The equations for the matrix components were implemented in a Python code, in which we fit the values of the matrices onto the large and high-quality set of polarised and unpolarised standard stars described above. This allowed us to derive a very well-constrained polarimetric model (Figure 2), using only a small number of free parameters. It simultaneously corrects for the instrumental polarisation and the angular offset of the detector through the entire possible range of the parallactic angle of any observable target. The root mean square (rms) of the residuals of the best fitting model on the observed data (Figure 2) are consistent with being due to the observational errors only. The set of polarised standard stars similarly shows excellent agreement with our model (Figure 2). To get a better understanding of any possible degeneracies and shape of confidence contours, we run a Markov Chain Monte Carlo (MCMC) code (emcee; Foreman-Mackey et al. Reference Foreman-Mackey, Hogg, Lang and Goodman2013). We use the log-likelihood function of a normal distribution as our posterior probability distribution and attempt to find the maximum-likelihood result. We use this in conjunction with the observed q and u values to determine the detector offset angle with respect to the mirror’s reference frame (wavelength dependent) and the afore-mentioned MF. The MCMC uses 20 walkers, each with a total of 2 500 steps and a burn-in period of 250 steps. Figure 3 shows the projection of the probability distributions of both the offset angle and MF for V band. The parameters are clearly non-degenerate, and both distributions are consistent with normal, and show low levels of variance. We see similar distributions for the parameters for both the B and R bands and are therefore confident that our results accurately reflect the true offset angle and MF. The resulting full calibration parameter values from the MCMC analysis can be seen in Table 4.
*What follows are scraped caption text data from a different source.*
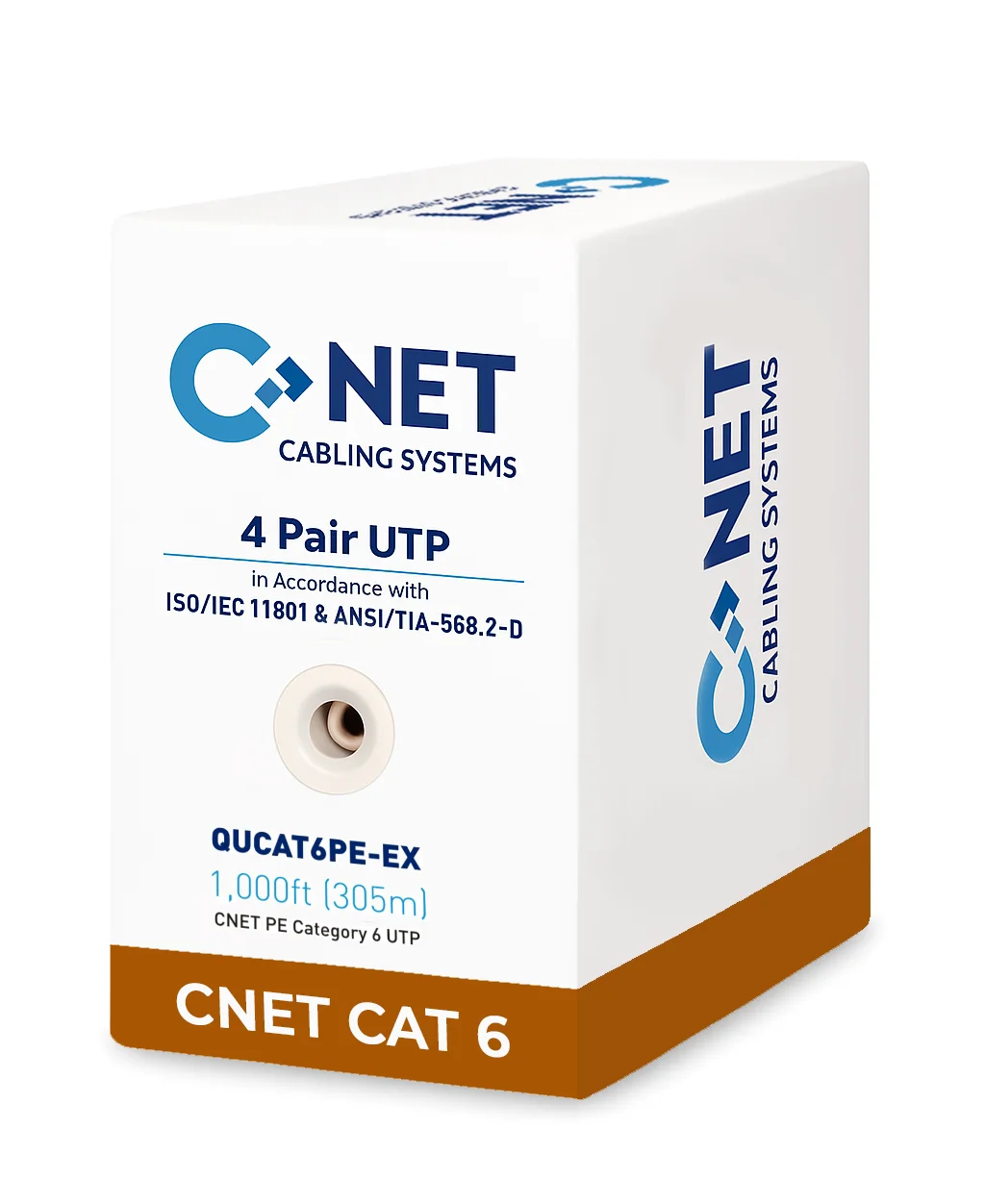 CNET CAT6 PE Ext23 (U/UTP) 305Mtrs Cable – Black Jacket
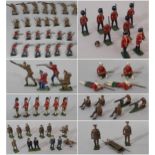 Collection of early 20th century hollow cast lead toy soldiers including figures by W Britain and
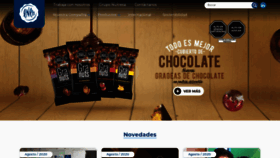 What Chocolates.com.pe website looked like in 2020 (3 years ago)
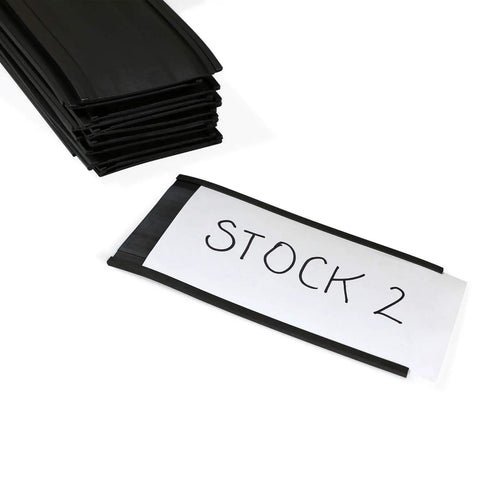 Heavy Duty 10 Pack Magnetic C Channel Label Holders 3X6 Inch Shelf Tags For Steel Racks Badass Grip Keeps Retail Displays Crisp Avoiding Tape Snaps Open Fast For Zero Fuss Restocking A Total Win For Shops Needing Quick Price Swaps On The Fly
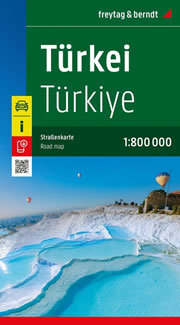 mappa Turchia stradale con Istanbul, Ankara, Smirne, Bursa, Adana, Gaziantep, Konya, Antalya, Diyarbakır, Mersin, Kayseri, Eskişehir, Denizli, Şanlıurfa, Samsun, Adapazarı, Kahramanmaraş, Malatya, Van, Elazığ 2025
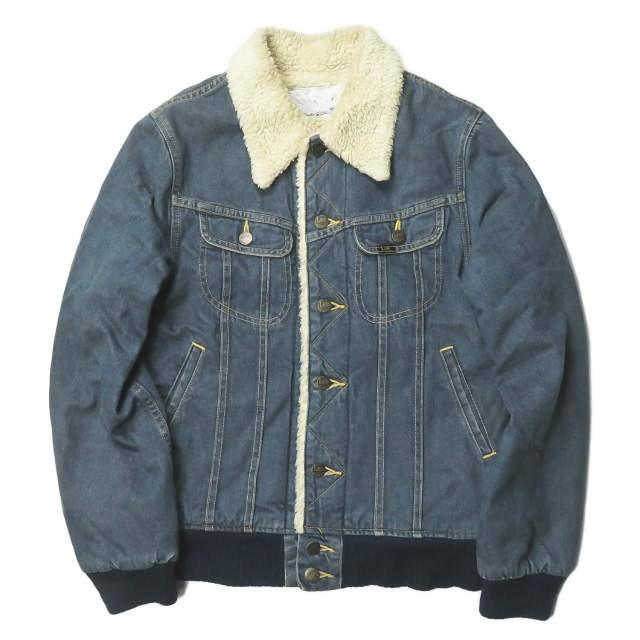 エヌハリウッド ミスターハリウッド リー N.HOOLYWOOD x Lee 別注 STORM RIDER ストームライダー 95566 36  インディゴ Gジャン デニム ボアジャケット アウター :mc62381:LOOPヤフーショッピング店 - 通販 - Yahoo!ショッピング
Figure 3. Projection of the normalised probability distributions for the detector offset angle ϕ_offset and multiplication factor (MF), from the MCMC analysis, for the V-band dataset.

Table 4. Detector angle offset and multiplication factor results from the MCMC code, for the B, R, and V filters. Errors quoted are 1σ.

To calibrate q, u observations taken with EFOSC2, one can now invert the matrix model found above to directly get the instrument-corrected q, u values from the observed values, using the parallactic angle value. This model could in principle be extended to spectropolarimetry or to other wavelengths (filters) with small modifications or additions to the code.

5.3. Comparison with older observations

An instrumental polarimetry characterisation of EFOSC2, mounted on the NTT, was undertaken by Heidt & Nilsson (Reference Heidt and Nilsson2011) using data taken in 2008 and 2009. These authors obtained a large number of observations of zero-polarisation standards in a single broadband filter, and find that the observed instrumental Q, U values as a function of parallactic angle can be well described by a cosine function. In principle, the data from Heidt & Nilsson (Reference Heidt and Nilsson2011) provide a meaningful comparison with our data, but there are some complications: Heidt & Nilsson (Reference Heidt and Nilsson2011) used a Gunn r filter (ESO filter #786, decommissioned in 2009); and there were two rounds of NTT mirror re-coating in between the Heidt and Nilsson observing dates and ours, on 2012 July 3–7 and 2015 May 4–12 (M1 + M3 mirrors). In Figure 4, we plot our zero-polarisation standard star R-band data, together with the r standard star observations from Heidt & Nilsson (Reference Heidt and Nilsson2011), which were taken on two epochs. As is clearly visible, the amplitude of instrumental polarisation appears to change significantly between epochs, a small change in phase may also be present. This demonstrates that care needs to be taken when using older archival data to calibrate new data.

Figure 4. Shown in red are the zero-polarisation standard star datapoints, in instrumental coordinates, from our programme; in grey and white are the data points from Heidt & Nilsson (Reference Heidt and Nilsson2011). The thin red line is a cosine fit to our data, to make it easier to see the difference between the data from 2016 and those from 2008 and 2009. A significant change in amplitude can easily be seen, a small phase shift may also be present.